Tuesday, May 03, 2011

FICA as flat tax

Karl Smith has a clever idea here (and more here): transition (more) toward a flat payroll tax by (1) uncapping the SS tax, (2) raising SS tax rates, and (3) cutting income tax rate. (The Medicare tax has already been uncapped.)

Now begin my criticisms. Smith argues that it's politically expedient to wait for SS taxes to produce a budget surplus before cutting income taxes, but that could result in an indefinitely long interim period of significantly top higher marginal rates. Would this be worth it in the long run? Even if the income tax really did wither away, what's to stop SS rates from being progressivized? For Medicare tax rates, this has has already begun (read the last two sentences of footnote c).

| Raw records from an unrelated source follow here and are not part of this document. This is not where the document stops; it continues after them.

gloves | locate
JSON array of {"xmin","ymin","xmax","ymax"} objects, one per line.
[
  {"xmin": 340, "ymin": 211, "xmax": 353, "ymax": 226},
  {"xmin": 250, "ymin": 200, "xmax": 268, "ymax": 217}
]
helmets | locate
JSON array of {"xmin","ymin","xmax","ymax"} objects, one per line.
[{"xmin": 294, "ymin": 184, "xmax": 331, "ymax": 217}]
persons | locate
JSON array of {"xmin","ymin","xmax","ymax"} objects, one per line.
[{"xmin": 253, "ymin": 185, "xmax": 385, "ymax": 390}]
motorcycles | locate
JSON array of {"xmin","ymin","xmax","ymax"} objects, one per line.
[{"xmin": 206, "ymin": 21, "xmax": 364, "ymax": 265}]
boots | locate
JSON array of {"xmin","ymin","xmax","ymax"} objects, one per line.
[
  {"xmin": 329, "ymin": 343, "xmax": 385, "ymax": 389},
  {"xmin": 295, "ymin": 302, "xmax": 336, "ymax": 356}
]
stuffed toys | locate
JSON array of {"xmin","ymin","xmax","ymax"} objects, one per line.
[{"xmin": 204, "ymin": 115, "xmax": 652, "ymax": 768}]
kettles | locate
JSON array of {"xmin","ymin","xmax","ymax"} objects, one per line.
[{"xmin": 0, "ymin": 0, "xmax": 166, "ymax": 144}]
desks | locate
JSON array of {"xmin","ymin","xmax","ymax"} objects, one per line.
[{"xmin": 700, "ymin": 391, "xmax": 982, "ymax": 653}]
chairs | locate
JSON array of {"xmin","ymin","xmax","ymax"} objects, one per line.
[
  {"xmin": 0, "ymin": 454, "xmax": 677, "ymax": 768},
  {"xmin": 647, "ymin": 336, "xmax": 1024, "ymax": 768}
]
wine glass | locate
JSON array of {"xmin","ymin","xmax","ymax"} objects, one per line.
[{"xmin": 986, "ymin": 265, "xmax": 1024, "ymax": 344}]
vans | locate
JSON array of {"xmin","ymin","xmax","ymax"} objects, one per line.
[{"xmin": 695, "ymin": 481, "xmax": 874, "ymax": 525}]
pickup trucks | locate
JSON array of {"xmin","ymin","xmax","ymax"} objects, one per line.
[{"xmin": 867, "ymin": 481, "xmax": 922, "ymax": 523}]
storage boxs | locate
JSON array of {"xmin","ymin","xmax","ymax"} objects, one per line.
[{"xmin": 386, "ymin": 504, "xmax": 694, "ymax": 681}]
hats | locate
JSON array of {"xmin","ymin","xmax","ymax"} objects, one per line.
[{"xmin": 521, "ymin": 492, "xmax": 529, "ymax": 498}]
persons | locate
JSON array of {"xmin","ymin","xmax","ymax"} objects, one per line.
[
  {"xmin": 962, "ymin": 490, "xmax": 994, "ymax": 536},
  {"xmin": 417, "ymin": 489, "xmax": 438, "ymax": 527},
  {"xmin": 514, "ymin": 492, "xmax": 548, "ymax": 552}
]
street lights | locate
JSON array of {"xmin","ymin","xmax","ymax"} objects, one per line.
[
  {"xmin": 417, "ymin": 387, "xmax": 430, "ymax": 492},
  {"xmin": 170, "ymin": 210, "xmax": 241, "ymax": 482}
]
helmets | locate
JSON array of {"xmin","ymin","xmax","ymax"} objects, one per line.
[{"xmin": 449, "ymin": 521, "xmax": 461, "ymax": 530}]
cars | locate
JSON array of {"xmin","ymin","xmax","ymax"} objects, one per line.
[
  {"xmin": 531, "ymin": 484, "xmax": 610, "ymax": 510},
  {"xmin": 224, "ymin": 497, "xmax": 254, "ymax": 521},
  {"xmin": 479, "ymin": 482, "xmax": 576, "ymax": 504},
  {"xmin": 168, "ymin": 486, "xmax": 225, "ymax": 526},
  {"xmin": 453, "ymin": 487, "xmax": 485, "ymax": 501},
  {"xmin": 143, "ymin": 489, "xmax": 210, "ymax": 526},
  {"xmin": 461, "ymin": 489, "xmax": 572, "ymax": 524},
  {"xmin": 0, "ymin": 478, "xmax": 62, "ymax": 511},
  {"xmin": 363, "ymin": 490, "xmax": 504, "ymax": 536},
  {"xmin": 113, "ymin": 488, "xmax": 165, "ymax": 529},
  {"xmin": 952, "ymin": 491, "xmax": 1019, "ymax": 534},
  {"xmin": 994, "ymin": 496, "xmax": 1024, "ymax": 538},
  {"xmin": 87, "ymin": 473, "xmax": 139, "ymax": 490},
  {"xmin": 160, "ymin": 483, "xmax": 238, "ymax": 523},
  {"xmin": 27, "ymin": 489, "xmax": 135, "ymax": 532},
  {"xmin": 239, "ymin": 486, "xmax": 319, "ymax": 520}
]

In the near-term, it actually looks more politically feasible to do (1), (2), and (3) simultaneously. For Obama to maintain at least the appearance of no tax increases for those making under 250K, he cannot allow (1) or (2) to happen without compensating income tax reductions (at least for incomes under 250K). The problem with this scheme is that these income tax reductions might get phased out above 250K, resulting in high marginal rates.

This is all rather pie-in-the-sky, but there is an important underlying fact that motivates people to come up with these schemes: the median voter doesn't know calculus. In particular, (s)he doesn't know what d(tax)/d(income) is, nor how d(tax)/d(income) differs from tax/income.